Physiologically-Informed Predictability of a Teammate's Future Actions Forecasts Team Performance
Yinuo Qin, Richard T. Lee, Weijia Zhang, Xiaoxiao Sun, Paul Sajda
TL;DR
The paper addresses how multi-human team performance relates to behavioral and physiological markers in collaborative settings. It introduces a triadic VR task (ADCT) and a cross-modal, transformer-based predictability model that forecasts one teammate's future actions using others' data, contrasting this with inter-subject synchrony analyses. The key finding is that the predictability biomarker aligns positively with team performance (e.g., $eta=3.20$, $P<0.001$), while physiological synchrony shows limited predictive power; speech coordination enhances performance whereas over-coordination in controller actions may hinder it. This work provides a quantitative framework for understanding and optimizing multi-human teaming and points toward avenues for human-AI collaboration in complex, coordinated tasks.
Abstract
In collaborative environments, a deep understanding of multi-human teaming dynamics is essential for optimizing performance. However, the relationship between individuals' behavioral and physiological markers and their combined influence on overall team performance remains poorly understood.
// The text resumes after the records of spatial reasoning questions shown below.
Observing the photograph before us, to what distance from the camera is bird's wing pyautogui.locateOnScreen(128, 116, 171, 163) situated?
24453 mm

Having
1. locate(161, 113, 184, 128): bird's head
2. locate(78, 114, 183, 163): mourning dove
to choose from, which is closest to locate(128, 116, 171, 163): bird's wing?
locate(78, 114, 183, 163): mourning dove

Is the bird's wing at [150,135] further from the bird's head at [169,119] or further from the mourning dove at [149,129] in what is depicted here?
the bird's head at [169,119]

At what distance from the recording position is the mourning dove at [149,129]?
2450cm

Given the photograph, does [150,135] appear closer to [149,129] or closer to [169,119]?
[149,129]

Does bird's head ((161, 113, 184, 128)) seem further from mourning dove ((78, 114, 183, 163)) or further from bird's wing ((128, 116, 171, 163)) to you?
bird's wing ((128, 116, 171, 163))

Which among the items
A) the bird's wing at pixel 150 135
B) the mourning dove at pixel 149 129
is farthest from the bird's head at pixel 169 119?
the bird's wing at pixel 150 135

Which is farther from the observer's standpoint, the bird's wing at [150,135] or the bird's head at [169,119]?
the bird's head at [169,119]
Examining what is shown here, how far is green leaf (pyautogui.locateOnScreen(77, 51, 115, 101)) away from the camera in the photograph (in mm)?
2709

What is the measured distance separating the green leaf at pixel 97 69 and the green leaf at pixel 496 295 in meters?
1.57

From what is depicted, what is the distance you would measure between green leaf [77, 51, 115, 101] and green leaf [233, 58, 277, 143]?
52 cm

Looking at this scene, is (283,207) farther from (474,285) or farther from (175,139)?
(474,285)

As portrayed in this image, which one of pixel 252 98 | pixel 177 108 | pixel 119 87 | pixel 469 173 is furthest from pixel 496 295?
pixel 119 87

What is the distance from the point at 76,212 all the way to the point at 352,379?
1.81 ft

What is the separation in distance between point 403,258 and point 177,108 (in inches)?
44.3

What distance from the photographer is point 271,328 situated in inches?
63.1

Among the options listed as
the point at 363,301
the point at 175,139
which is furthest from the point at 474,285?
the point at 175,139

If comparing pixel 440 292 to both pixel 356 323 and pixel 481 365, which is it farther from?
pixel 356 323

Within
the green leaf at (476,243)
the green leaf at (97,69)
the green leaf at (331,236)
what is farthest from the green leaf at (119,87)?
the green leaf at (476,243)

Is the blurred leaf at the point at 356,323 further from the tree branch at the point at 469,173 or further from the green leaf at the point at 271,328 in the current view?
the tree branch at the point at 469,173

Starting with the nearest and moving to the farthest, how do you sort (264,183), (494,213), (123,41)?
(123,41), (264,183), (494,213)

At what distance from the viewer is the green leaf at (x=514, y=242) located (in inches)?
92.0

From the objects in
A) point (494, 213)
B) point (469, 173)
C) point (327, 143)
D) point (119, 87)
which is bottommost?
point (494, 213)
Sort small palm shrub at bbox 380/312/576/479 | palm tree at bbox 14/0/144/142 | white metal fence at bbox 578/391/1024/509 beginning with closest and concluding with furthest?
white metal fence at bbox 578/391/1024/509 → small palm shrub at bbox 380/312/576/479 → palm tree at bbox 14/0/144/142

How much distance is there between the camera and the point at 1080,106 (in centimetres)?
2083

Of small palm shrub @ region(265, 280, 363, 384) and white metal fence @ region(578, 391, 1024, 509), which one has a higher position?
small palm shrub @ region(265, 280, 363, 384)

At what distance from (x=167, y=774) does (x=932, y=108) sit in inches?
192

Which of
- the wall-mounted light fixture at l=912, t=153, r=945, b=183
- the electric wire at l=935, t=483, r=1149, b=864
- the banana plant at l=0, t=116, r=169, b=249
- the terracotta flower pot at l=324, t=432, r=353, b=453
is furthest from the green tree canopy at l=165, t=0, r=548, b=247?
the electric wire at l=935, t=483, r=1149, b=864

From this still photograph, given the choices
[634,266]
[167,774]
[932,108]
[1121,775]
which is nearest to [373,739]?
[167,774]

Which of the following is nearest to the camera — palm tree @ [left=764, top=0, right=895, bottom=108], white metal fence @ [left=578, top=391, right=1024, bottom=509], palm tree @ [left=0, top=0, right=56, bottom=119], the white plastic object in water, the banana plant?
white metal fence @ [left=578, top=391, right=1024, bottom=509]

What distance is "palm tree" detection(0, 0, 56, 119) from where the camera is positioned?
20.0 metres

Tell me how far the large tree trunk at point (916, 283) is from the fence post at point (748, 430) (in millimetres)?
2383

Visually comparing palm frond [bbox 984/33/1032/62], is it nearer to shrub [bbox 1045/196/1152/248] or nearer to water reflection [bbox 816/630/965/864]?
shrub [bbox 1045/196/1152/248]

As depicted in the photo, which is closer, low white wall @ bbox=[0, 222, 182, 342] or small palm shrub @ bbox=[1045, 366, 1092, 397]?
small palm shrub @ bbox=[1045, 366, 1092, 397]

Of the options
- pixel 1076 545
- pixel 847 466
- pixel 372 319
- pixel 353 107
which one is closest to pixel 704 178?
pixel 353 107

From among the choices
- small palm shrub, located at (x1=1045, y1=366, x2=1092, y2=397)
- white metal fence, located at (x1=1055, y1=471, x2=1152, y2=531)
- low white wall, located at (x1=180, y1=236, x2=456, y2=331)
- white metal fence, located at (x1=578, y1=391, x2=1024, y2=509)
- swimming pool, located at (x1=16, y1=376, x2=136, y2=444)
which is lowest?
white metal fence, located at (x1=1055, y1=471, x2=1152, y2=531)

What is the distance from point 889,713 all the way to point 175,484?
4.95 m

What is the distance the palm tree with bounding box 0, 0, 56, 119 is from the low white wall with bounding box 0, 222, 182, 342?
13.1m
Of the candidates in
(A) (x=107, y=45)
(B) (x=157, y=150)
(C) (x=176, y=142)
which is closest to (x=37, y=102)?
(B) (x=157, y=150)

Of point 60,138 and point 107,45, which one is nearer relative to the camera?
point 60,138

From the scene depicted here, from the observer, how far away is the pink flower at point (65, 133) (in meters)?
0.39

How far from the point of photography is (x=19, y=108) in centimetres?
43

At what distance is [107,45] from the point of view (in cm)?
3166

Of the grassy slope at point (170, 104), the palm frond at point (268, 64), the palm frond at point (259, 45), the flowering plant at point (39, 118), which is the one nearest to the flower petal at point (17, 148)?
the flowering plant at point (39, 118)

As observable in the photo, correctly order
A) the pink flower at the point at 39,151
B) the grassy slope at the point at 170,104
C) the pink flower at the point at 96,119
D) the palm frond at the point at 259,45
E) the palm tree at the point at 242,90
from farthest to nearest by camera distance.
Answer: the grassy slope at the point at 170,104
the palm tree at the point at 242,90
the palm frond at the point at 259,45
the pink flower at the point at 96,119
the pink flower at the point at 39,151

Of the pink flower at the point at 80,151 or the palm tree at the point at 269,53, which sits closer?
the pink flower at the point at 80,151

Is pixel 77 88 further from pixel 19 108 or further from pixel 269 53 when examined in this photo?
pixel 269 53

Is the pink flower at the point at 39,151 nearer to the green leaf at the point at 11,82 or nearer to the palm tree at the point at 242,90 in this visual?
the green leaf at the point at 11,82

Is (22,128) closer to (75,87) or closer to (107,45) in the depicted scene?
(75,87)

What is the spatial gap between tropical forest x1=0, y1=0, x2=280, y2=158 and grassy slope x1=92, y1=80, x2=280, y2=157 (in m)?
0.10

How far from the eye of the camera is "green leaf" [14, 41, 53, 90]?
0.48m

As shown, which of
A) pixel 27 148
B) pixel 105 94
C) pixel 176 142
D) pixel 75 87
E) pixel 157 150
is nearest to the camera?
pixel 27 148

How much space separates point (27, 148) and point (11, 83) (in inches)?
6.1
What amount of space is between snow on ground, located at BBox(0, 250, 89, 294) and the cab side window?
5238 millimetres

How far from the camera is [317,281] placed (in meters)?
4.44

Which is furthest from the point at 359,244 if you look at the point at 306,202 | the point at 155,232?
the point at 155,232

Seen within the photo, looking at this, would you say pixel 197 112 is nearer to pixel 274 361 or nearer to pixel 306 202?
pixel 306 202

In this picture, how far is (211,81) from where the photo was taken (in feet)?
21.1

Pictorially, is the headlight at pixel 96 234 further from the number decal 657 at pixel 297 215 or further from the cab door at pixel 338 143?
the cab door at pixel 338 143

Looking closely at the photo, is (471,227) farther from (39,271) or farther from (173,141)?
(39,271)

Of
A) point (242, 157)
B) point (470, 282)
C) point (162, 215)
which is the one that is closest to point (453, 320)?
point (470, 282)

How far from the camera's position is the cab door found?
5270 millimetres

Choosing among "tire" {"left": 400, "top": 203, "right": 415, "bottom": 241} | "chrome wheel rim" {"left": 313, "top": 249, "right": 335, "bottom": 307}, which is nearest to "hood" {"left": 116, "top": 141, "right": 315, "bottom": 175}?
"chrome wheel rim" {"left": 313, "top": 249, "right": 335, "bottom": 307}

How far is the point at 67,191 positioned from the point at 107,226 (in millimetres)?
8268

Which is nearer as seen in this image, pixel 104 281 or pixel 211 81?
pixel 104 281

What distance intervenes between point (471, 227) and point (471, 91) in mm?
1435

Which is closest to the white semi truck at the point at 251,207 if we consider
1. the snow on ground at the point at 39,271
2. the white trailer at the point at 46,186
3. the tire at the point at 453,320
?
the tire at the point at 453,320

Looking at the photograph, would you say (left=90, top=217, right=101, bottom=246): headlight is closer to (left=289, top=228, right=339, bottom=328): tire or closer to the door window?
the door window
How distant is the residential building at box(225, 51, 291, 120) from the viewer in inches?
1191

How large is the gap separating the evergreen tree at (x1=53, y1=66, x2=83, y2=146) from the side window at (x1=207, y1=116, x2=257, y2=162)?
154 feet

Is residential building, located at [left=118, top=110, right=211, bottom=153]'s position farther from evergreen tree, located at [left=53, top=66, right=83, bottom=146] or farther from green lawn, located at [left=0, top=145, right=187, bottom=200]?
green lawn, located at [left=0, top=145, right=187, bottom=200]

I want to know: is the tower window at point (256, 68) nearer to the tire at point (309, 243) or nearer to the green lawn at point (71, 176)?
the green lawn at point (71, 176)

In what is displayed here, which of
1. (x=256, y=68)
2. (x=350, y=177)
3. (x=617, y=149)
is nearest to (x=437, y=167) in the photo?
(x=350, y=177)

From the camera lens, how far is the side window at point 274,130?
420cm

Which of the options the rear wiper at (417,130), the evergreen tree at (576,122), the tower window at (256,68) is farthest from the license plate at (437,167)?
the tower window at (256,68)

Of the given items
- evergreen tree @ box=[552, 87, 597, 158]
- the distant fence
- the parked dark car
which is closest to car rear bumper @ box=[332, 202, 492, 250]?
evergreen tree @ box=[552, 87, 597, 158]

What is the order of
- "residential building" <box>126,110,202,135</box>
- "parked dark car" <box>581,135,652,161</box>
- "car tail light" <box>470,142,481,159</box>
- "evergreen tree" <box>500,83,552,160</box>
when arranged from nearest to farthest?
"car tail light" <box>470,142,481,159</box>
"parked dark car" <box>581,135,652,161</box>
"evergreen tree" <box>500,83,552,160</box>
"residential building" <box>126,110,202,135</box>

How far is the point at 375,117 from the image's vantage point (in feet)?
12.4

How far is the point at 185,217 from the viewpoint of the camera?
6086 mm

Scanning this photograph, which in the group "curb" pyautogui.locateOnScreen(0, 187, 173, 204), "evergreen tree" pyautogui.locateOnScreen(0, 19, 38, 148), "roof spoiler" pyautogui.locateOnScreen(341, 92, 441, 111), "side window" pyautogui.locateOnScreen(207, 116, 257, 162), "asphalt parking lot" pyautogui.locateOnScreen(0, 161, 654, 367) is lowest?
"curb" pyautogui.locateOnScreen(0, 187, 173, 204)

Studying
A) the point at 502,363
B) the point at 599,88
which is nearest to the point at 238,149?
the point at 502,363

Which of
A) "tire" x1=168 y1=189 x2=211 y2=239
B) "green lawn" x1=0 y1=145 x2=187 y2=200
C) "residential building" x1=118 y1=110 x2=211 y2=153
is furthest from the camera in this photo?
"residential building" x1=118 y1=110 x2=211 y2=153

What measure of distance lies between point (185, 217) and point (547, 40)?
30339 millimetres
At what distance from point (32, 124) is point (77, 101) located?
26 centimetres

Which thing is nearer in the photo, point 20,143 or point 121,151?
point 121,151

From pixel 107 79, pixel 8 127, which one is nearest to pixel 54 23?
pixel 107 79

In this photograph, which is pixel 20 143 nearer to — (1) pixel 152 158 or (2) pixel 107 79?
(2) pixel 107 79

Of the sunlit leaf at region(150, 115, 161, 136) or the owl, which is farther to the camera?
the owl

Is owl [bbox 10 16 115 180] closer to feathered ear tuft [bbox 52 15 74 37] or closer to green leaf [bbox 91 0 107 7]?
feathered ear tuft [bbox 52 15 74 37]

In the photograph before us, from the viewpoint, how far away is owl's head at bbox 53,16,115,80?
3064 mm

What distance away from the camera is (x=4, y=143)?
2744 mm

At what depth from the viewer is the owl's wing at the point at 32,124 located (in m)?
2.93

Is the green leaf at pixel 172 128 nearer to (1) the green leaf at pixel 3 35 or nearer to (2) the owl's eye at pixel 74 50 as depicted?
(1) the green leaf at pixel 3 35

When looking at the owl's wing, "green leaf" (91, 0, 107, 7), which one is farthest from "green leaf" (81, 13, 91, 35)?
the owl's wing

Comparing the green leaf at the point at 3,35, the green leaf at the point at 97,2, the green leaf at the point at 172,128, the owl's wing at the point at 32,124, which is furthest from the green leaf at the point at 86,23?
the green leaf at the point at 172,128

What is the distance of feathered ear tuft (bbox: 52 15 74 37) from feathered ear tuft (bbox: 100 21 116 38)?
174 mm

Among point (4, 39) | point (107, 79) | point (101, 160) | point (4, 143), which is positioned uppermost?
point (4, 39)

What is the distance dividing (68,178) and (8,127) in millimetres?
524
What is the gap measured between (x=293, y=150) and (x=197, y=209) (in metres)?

To explore this, we designed a triadic human collaborative sensorimotor task in virtual reality (VR) and introduced a novel predictability metric to examine team dynamics and performance. Our findings reveal a strong connection between team performance and the predictability of a team member's future actions based on other team members' behavioral and physiological data. Contrary to conventional wisdom that high-performing teams are highly synchronized, our results suggest that physiological and behavioral synchronizations among team members have a limited correlation with team performance. These insights provide a new quantitative framework for understanding multi-human teaming, paving the way for deeper insights into team dynamics and performance.